The blue on the arrows above are post-it notes with the boys names on them. Just in case they got separated when transporting, it would be quick to identify who it belonged to.
My husband went to the store to buy the wood to save me limping (I'm on the mend). He bought wood that had knots in it. I have to say I wasn't jazzed at the time because I thought he went cheap and I wanted these to be nice but I have to say once they are stained, it adds character and looks good. Down side to knots in the wood is if they are on the edge when you are routing, there is a good chance you are going to need to fill the area with wood putty.

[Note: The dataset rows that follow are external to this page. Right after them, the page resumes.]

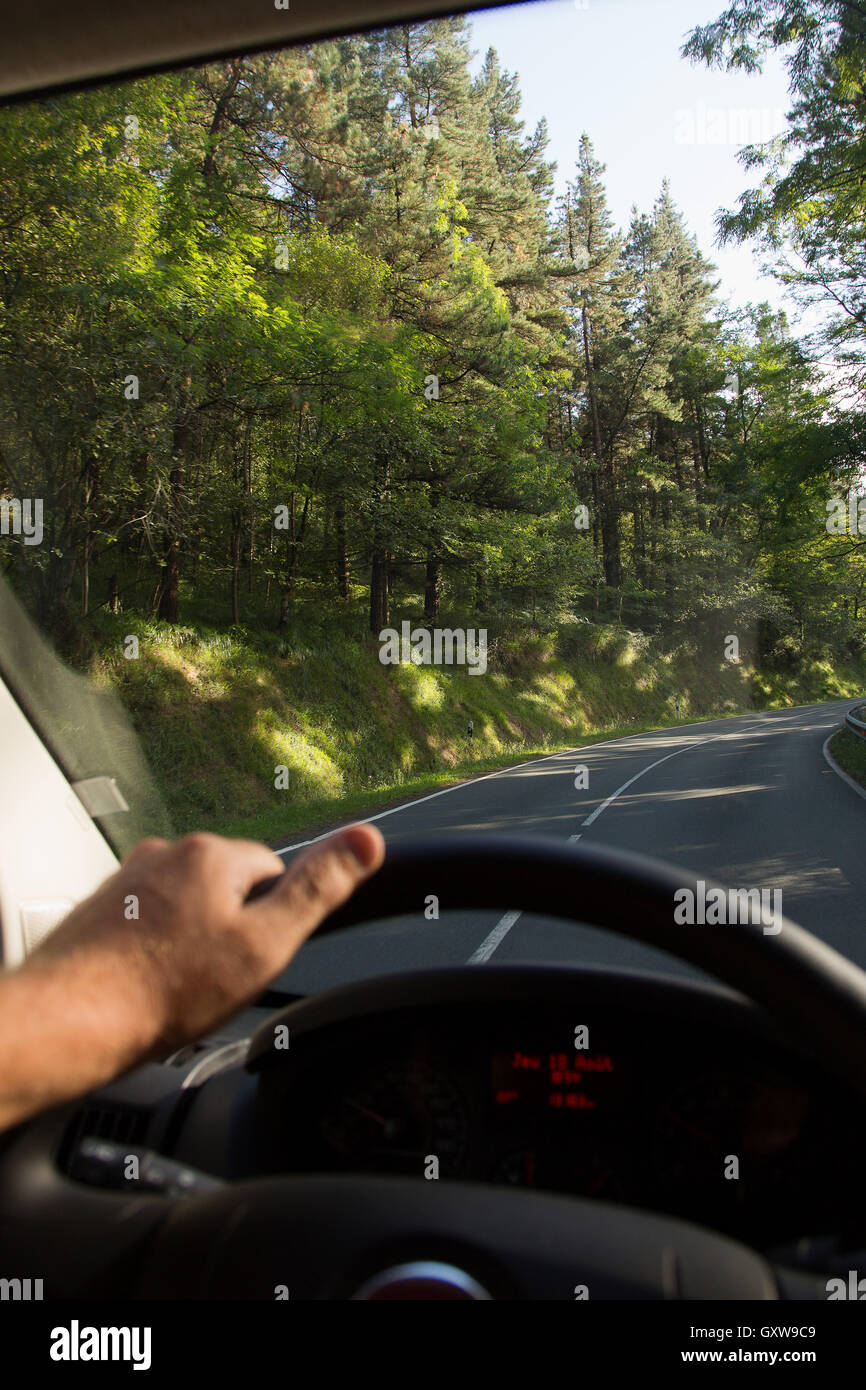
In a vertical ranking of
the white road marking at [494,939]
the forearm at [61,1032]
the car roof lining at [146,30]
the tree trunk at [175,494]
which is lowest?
the white road marking at [494,939]

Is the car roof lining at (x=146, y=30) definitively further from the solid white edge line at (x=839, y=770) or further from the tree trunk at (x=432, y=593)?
the tree trunk at (x=432, y=593)

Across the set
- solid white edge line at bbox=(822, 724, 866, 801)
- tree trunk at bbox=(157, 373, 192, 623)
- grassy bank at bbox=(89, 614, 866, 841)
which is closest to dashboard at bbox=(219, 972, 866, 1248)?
grassy bank at bbox=(89, 614, 866, 841)

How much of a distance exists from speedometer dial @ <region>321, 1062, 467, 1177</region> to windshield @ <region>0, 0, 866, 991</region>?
1.71 feet

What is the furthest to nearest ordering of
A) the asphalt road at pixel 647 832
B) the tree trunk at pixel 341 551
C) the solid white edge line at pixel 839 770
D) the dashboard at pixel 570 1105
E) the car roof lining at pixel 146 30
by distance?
the tree trunk at pixel 341 551 → the solid white edge line at pixel 839 770 → the asphalt road at pixel 647 832 → the car roof lining at pixel 146 30 → the dashboard at pixel 570 1105

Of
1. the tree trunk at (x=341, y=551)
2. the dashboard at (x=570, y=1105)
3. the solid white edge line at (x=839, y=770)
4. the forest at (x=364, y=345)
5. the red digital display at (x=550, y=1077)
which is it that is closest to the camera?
the dashboard at (x=570, y=1105)

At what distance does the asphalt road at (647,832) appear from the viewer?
4.74 meters

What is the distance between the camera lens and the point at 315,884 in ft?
3.04

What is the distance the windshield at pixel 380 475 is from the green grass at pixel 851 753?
0.68ft

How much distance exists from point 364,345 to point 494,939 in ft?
56.9

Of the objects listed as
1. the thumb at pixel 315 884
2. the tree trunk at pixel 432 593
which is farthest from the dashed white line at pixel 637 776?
the thumb at pixel 315 884

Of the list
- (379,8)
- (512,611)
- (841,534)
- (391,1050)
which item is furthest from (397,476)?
(391,1050)

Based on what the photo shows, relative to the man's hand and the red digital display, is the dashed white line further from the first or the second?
the man's hand
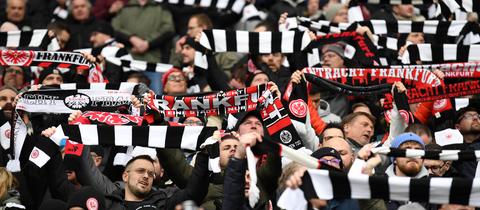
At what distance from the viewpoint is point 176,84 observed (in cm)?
1468

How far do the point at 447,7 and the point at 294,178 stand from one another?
242 inches

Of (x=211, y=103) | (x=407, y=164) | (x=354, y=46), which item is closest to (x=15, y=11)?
(x=354, y=46)

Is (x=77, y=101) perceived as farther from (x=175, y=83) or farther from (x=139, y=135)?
(x=175, y=83)

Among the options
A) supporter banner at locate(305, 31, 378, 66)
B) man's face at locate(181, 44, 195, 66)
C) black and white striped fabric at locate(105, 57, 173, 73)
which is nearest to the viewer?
supporter banner at locate(305, 31, 378, 66)

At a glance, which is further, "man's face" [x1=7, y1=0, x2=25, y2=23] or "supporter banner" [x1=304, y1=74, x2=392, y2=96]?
"man's face" [x1=7, y1=0, x2=25, y2=23]

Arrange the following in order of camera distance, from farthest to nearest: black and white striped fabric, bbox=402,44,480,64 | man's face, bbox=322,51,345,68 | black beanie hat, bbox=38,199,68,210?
1. man's face, bbox=322,51,345,68
2. black and white striped fabric, bbox=402,44,480,64
3. black beanie hat, bbox=38,199,68,210

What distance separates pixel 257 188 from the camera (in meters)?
10.3

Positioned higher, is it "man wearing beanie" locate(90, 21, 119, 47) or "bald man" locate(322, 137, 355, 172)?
"man wearing beanie" locate(90, 21, 119, 47)

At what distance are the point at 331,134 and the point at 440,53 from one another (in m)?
2.52

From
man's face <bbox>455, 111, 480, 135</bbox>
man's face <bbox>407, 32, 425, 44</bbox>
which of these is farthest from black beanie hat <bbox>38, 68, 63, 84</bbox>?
man's face <bbox>455, 111, 480, 135</bbox>

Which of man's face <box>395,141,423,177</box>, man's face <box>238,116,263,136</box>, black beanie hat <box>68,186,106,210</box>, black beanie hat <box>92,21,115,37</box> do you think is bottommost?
black beanie hat <box>68,186,106,210</box>

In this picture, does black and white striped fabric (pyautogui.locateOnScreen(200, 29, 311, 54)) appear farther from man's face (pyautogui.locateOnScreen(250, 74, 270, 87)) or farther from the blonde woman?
the blonde woman

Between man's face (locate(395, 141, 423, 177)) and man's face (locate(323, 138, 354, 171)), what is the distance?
2.02 feet

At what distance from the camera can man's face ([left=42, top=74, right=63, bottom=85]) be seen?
14666 millimetres
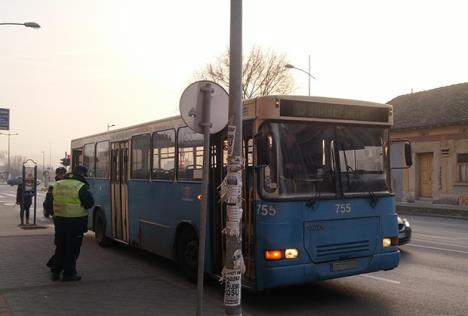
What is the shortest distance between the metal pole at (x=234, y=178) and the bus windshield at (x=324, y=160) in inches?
46.7

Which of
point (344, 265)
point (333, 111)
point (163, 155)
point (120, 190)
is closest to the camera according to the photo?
point (344, 265)

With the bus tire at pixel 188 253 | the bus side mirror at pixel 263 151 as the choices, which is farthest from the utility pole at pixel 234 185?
the bus tire at pixel 188 253

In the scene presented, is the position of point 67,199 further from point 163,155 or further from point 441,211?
point 441,211

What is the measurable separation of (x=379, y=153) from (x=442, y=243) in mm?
6931

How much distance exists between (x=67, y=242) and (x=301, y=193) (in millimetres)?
3990

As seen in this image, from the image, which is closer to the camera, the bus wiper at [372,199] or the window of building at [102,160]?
the bus wiper at [372,199]

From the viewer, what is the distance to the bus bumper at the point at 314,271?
263 inches

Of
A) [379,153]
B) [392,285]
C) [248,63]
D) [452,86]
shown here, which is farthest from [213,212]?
[248,63]

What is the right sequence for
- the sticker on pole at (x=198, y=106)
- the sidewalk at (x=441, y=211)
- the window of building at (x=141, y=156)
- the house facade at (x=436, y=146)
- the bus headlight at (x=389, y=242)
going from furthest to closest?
the house facade at (x=436, y=146) → the sidewalk at (x=441, y=211) → the window of building at (x=141, y=156) → the bus headlight at (x=389, y=242) → the sticker on pole at (x=198, y=106)

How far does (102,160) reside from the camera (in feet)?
42.7

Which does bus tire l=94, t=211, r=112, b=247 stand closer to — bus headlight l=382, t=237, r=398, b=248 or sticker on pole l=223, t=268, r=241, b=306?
bus headlight l=382, t=237, r=398, b=248

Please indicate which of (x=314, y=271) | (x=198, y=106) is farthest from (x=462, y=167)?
(x=198, y=106)

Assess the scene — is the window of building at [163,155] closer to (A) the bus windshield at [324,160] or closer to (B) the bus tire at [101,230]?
(A) the bus windshield at [324,160]

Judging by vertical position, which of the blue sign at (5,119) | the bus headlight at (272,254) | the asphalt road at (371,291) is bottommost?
the asphalt road at (371,291)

These boards are 24 inches long from the center. I used a cereal bowl as my guide to round the ends and cut them with my scroll saw. A friend has a router and took care of the edges for me. You could get away with not doing that, but it does look snazzier with the routed border. My husband drilled holes for me and cut my 3/4" dowel into 2-3/4" pegs. I sanded the pegs, rounding one end and I used my dremel to make groove about a 1/2" in from the end on each peg to hold the arrow. I glued the pegs into the board in the morning and stained them that night. I sealed them the next day and attached the name plates which have their name, Arrow of Light, date & Cub Scout Pack #.
The arrows I bought. I've bought arrows online before, I've made them with a dowel and hunted down materials to make them. This time around I went to the Scout shop and bought arrow making kits, stained the wood and assembled them. I then painted on each arrow what they have earned (aka career arrow).
Yellow - 1" - Arrow of Light
Purple - 1" - Religious Knot
Black - 1/2" - Activity Badges
Darker Blue - 1" - Webelos Badge
Silver - 1/2" - Silver Arrow Points
Gold - 1/2" - Gold Arrow Points
Green - 1" - Bear rank
Red - 1" - Wolf Rank
Lighter Blue - 1" - Bobcat
I matched the paint to the badges with acrylic paints I had on hand. I had to mix colors for a couple but they turned out well.